In Praxen und Kliniken bleiben Patienten weg: Angst vor Ansteckung. Nicht zuletzt sind Krebskranke mit geschwächtem Immunsystem besonders gefährdet. "Wir sehen deutlich weniger Krebspatienten", sagt Bergwelt. "Uns treibt durchaus etwas die Sorge um, dass manche Patienten aus Sorge vor Infektion gar nicht mehr zum Arzt oder gar nicht ins Krankenhaus kommen", warnt auch der Ärztliche Direktor am LMU-Klinikum und Vorsitzende der Universitätsmedizin Bayern, Karl-Walter Jauch. Diese Ängste müssten den Menschen genommen werden.

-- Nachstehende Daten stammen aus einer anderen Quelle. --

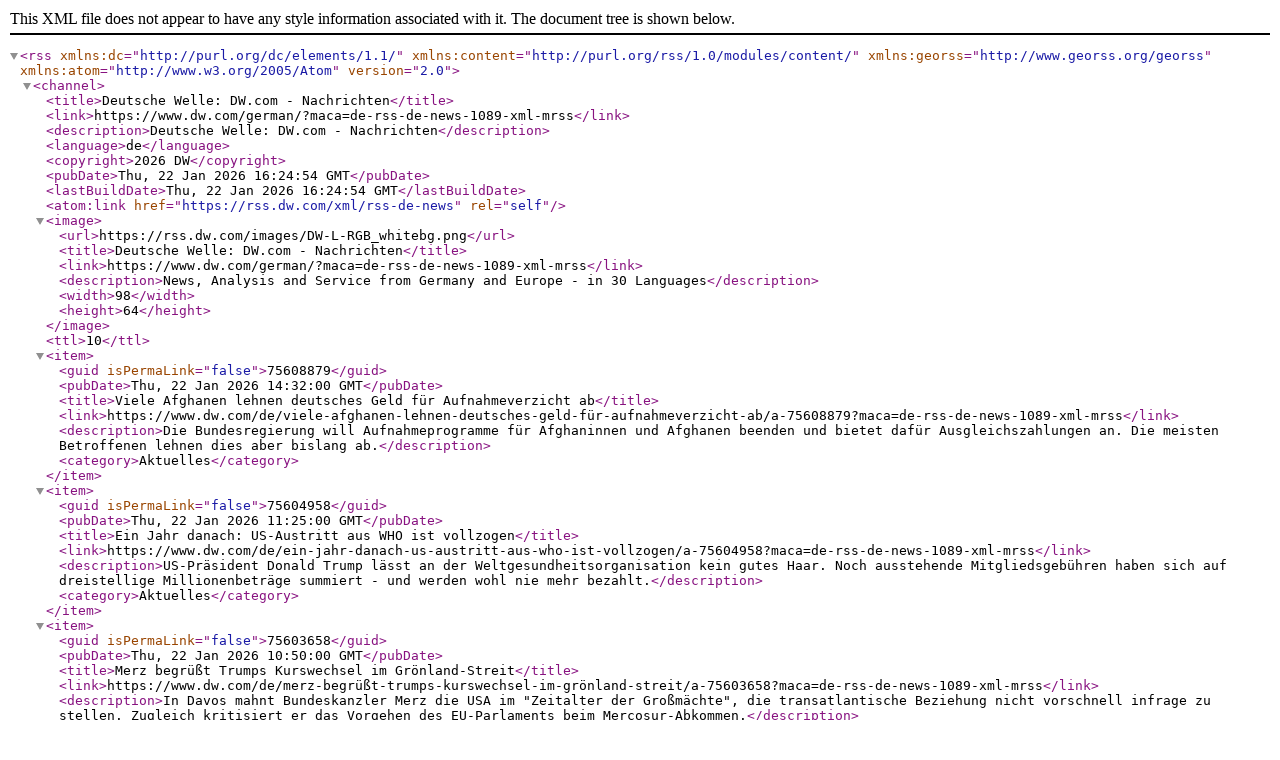

--- FILE ---
content_type: application/xml; charset=UTF-8
request_url: https://rss.dw.com/xml/rss-de-news
body_size: 2433
content:
<?xml version="1.0" encoding="UTF-8"?>
<rss version="2.0" xmlns:dc="http://purl.org/dc/elements/1.1/" xmlns:content="http://purl.org/rss/1.0/modules/content/" xmlns:georss="http://www.georss.org/georss" xmlns:atom="http://www.w3.org/2005/Atom">
 <channel>
  <title>Deutsche Welle: DW.com - Nachrichten</title>
  <link>https://www.dw.com/german/?maca=de-rss-de-news-1089-xml-mrss</link>
  <description>Deutsche Welle: DW.com - Nachrichten</description>
  <language>de</language>
  <copyright>2026 DW</copyright>
  <pubDate>Thu, 22 Jan 2026 16:24:54 GMT</pubDate>
  <lastBuildDate>Thu, 22 Jan 2026 16:24:54 GMT</lastBuildDate>
  <atom:link href="https://rss.dw.com/xml/rss-de-news" rel="self"/>
  <image>
   <url>https://rss.dw.com/images/DW-L-RGB_whitebg.png</url>
   <title>Deutsche Welle: DW.com - Nachrichten</title>
   <link>https://www.dw.com/german/?maca=de-rss-de-news-1089-xml-mrss</link>
   <description>News, Analysis and Service from Germany and Europe - in 30 Languages</description>
   <width>98</width>
   <height>64</height>
  </image>
  <ttl>10</ttl>
  <item>
   <guid isPermaLink="false">75608879</guid>
   <pubDate>Thu, 22 Jan 2026 14:32:00 GMT</pubDate>
   <title>Viele Afghanen lehnen deutsches Geld für Aufnahmeverzicht ab</title>
   <link>https://www.dw.com/de/viele-afghanen-lehnen-deutsches-geld-für-aufnahmeverzicht-ab/a-75608879?maca=de-rss-de-news-1089-xml-mrss</link>
   <description>Die Bundesregierung will Aufnahmeprogramme für Afghaninnen und Afghanen beenden und bietet dafür Ausgleichszahlungen an. Die meisten Betroffenen lehnen dies aber bislang ab.</description>
   <category>Aktuelles</category>
  </item>
  <item>
   <guid isPermaLink="false">75604958</guid>
   <pubDate>Thu, 22 Jan 2026 11:25:00 GMT</pubDate>
   <title>Ein Jahr danach: US-Austritt aus WHO ist vollzogen</title>
   <link>https://www.dw.com/de/ein-jahr-danach-us-austritt-aus-who-ist-vollzogen/a-75604958?maca=de-rss-de-news-1089-xml-mrss</link>
   <description>US-Präsident Donald Trump lässt an der Weltgesundheitsorganisation kein gutes Haar. Noch ausstehende Mitgliedsgebühren haben sich auf dreistellige Millionenbeträge summiert - und werden wohl nie mehr bezahlt.</description>
   <category>Aktuelles</category>
  </item>
  <item>
   <guid isPermaLink="false">75603658</guid>
   <pubDate>Thu, 22 Jan 2026 10:50:00 GMT</pubDate>
   <title>Merz begrüßt Trumps Kurswechsel im Grönland-Streit</title>
   <link>https://www.dw.com/de/merz-begrüßt-trumps-kurswechsel-im-grönland-streit/a-75603658?maca=de-rss-de-news-1089-xml-mrss</link>
   <description>In Davos mahnt Bundeskanzler Merz die USA im &quot;Zeitalter der Großmächte&quot;, die transatlantische Beziehung nicht vorschnell infrage zu stellen. Zugleich kritisiert er das Vorgehen des EU-Parlaments beim Mercosur-Abkommen.</description>
   <category>Aktuelles</category>
  </item>
  <item>
   <guid isPermaLink="false">75601114</guid>
   <pubDate>Thu, 22 Jan 2026 08:53:00 GMT</pubDate>
   <title>Iran veröffentlicht offizielle Todeszahlen der Proteste</title>
   <link>https://www.dw.com/de/iran-veröffentlicht-offizielle-todeszahlen-der-proteste/a-75601114?maca=de-rss-de-news-1089-xml-mrss</link>
   <description>Die Führung im Iran macht ausländische Gegner für die Gewalt im Land verantwortlich. Menschenrechtsorganisationen widersprechen den Angaben und gehen von deutlich mehr Opfern aus.</description>
   <category>Aktuelles</category>
  </item>
  <item>
   <guid isPermaLink="false">75600634</guid>
   <pubDate>Thu, 22 Jan 2026 08:00:00 GMT</pubDate>
   <title>Grönland-Abkommen - Europäer beraten - News kompakt: Das Wichtigste kurz gefasst</title>
   <link>https://www.dw.com/de/grönland-abkommen-europäer-beraten-news-kompakt-das-wichtigste-kurz-gefasst/a-75600634?maca=de-rss-de-news-1089-xml-mrss</link>
   <description>Nach der Einigung auf eine Grundlage für ein Grönland-Abkommen treffen sich die EU-Staats- und Regierungschefs zu einem Sondergipfel. Der Iran veröffentlicht offizielle Todeszahlen der Proteste. Das Wichtigste in Kürze.</description>
   <category>Aktuelles</category>
  </item>
  <item>
   <guid isPermaLink="false">75596566</guid>
   <pubDate>Wed, 21 Jan 2026 15:45:00 GMT</pubDate>
   <title>Europaparlament bringt Mercosur-Abkommen vor EU-Gericht</title>
   <link>https://www.dw.com/de/europaparlament-bringt-mercosur-abkommen-vor-eu-gericht/a-75596566?maca=de-rss-de-news-1089-xml-mrss</link>
   <description>Die Abgeordneten in Straßburg nutzen ihren Hebel: Der Handelsvertrag, um den ein Vierteljahrhundert lang gerungen wurde, liegt damit auf Eis. Wirtschaftsvertreter beklagen einen &quot;Schlag in die Magengrube&quot;.</description>
   <category>Aktuelles</category>
  </item>
  <item>
   <guid isPermaLink="false">75592437</guid>
   <pubDate>Wed, 21 Jan 2026 13:42:00 GMT</pubDate>
   <title>Mutmaßliche Russland-Spionin in Berlin festgenommen</title>
   <link>https://www.dw.com/de/mutmaßliche-russland-spionin-in-berlin-festgenommen/a-75592437?maca=de-rss-de-news-1089-xml-mrss</link>
   <description>Die mutmaßliche Russland-Spionin soll Kontakte zur russischen Botschaft in Berlin und zum Verteidigungsministerium gehabt haben. Parallel nahm die Bundesanwaltschaft zwei Unterstützer prorussischer Gruppen fest.</description>
   <category>Aktuelles</category>
  </item>
  <item>
   <guid isPermaLink="false">75591334</guid>
   <pubDate>Wed, 21 Jan 2026 12:32:00 GMT</pubDate>
   <title>Wadephul: &quot;Wir haben einen Friedensrat - die UN&quot;</title>
   <link>https://www.dw.com/de/wadephul-wir-haben-einen-friedensrat-die-un/a-75591334?maca=de-rss-de-news-1089-xml-mrss</link>
   <description>Strippen ziehen unter dem Deckmantel des Multilateralismus: Das ist offenbar die Kernidee hinter dem sogenannten Friedensrat von US-Präsident Trump. Jetzt kommt ein weiterer Verbündeter an Bord. Andere winken ab.</description>
   <category>Aktuelles</category>
  </item>
  <item>
   <guid isPermaLink="false">75589221</guid>
   <pubDate>Wed, 21 Jan 2026 10:30:00 GMT</pubDate>
   <title>Japan: Lebenslange Haft für Attentat auf Ex-Premier Abe</title>
   <link>https://www.dw.com/de/japan-lebenslange-haft-für-attentat-auf-ex-premier-abe/a-75589221?maca=de-rss-de-news-1089-xml-mrss</link>
   <description>Der Ermordung von Japans Ex-Regierungschef Shinzo Abe im Jahr 2022 hatte national wie international für Entsetzen gesorgt. Nun wurde der Täter verurteilt.</description>
   <category>Aktuelles</category>
  </item>
  <item>
   <guid isPermaLink="false">75588804</guid>
   <pubDate>Wed, 21 Jan 2026 10:14:00 GMT</pubDate>
   <title>Venezuela feiert Öl-Einnahmen - USA verdienen mit</title>
   <link>https://www.dw.com/de/venezuela-feiert-öl-einnahmen-usa-verdienen-mit/a-75588804?maca=de-rss-de-news-1089-xml-mrss</link>
   <description>Während die Übergangspräsidentin in Caracas die neuen Regeln zum Ölverkauf als Erfolg darstellt, bringen die USA abermals einen Tanker in der Karibik auf.</description>
   <category>Aktuelles</category>
  </item>
 </channel>
</rss>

Schon vor Corona rechneten die Experten mit einem Anstieg bei Krebs. Laut Prognose der Weltgesundheitsorganisation (WHO) wird sich die Zahl bis 2040 fast verdoppeln. Laut dem Weltkrebsreport der Internationalen Agentur für Krebsforschung (IARC) erkrankten 2018 weltweit 18,1 Millionen Menschen an Krebs, 9,6 Millionen starben. 2040 dürften demnach 29 bis 37 Millionen Menschen neu erkranken. Auch Baumann ging Anfang Februar von einer solchen Entwicklung aus. Gründe seien die wachsende und älter werdende Weltbevölkerung, aber auch "Lebensstilfaktoren".